Over the next couple of weeks, Mavs Moneyball is trying to determine the best Mavericks playoff game since 2000. Here's our homepage, with every game, seed and matchup. Your votes are being recorded below!
(1) 2011 Finals, Game 6 vs. Miami
It had to happen like this. It had to.
For 20 games, Dirk Nowitzki had more or less thrown the entire Mavericks roster in a rundown minivan, told them, "I got this," then dragged them to a Finals-clinching Game 6 with a bungee cord wrapped around the bumper. On the 21st game, his team crawled out and -- one by one -- told Dirk right back, "We got this."
While Dirk struggled to a 1-of-11 first half, Jason Terry lit up like an illegal Chinese firework, spewing in points from all over the floor. DeShawn Stevenson hit threes. Tyson Chandler did his thing. Ian Mahinmi nailed a buzzer beating elbow jumper. Brian Cardinal dropped a corner three and, perhaps more importantly, Dwyane Wade on a charge take. J.J. Barea scored FIFTEEN. I'm sure Jason Kidd and Shawn Marion were involved in some way or another.
Then in the last six minutes or so, Dirk solemnly thanked them for their service. He shook their hands -- one by one -- and ushered them back into the van. He said, "I got this," and he did. And the Mavericks won a championship. And Dirk had to run to the locker room because he was overcome with emotions. And then he sung an off-key rendition of "We are the Champions." But first, there was the unforgettable Game 6 that began it all, and we love it for that reason.
- Tim (@tim_cato)
(9) 2011 Western Conference Finals, Game 1 vs. Oklahoma City
There was an unmistakable sense of anticipation and excitement in the air on this May evening. That may sound like a painfully obvious thing to say about a Western Conference Finals game, but for the Dallas Mavericks, this was more than a deep playoff run. This was starting to feel like destiny.
Consider the recent history of the franchise: a perennial playoff team most notable for their short stays, as they'd been dispatched in the first round three of the last four years. Consider the final month and a half of the season, where the Mavs had lost eight straight games against Western Conference playoff teams, the low point being a embarrassing (on more than one level) blowout loss to the Los Angeles Lakers that culminated in a Jason Terry frustration cheap shot.
But then suddenly Dallas came face to face with that same Los Angeles team in the playoffs, and the defending champions looking for their second threepeat in the Kobe/Phil era were swept, with the final blow coming in a massacre game four to close out the series. What was happening?

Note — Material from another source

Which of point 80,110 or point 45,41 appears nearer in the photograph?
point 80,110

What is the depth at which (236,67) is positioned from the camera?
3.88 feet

Enter Nowitzki. His first touch of the WCF came the first time down for Dallas. Facing up against the athletic shotblocking savant Serge Ibaka, Dirk gave a series of jabsteps, before hoisting a rainbow jumper that looked magnetized to the net. Ibaka tried to adjust the next time down, bodying up Nowitzki very tight about 18 feet from the basket, denying any airspace. Dirk took a dribble to get a feel for Ibaka's positioning, used a spin move to beat Serge to the baseline, and then threw down one of the more vicious slams you'd see from the floor-bound German. Uh oh.
Dallas continued to feed their star. Between field goals and free throws, Dirk made 36 of 39 attempts, netting 48 points (his first of two 40 point games that series). It didn't matter if it was Ibaka, or Nick Collison, or Thabo Sefolosha guarding him. When the ball left his hands, no matter how good the defense, it seemed there could be only one outcome. Destiny.